### Data to use:
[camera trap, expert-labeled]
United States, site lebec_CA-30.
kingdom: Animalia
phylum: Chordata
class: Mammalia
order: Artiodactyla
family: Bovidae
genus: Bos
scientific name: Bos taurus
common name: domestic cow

### Goal of the exercise:
A word-for-word copy of the material above is required.

### Output for this exercise:
[camera trap, expert-labeled]
United States, site lebec_CA-30.
kingdom: Animalia
phylum: Chordata
class: Mammalia
order: Artiodactyla
family: Bovidae
genus: Bos
scientific name: Bos taurus
common name: domestic cow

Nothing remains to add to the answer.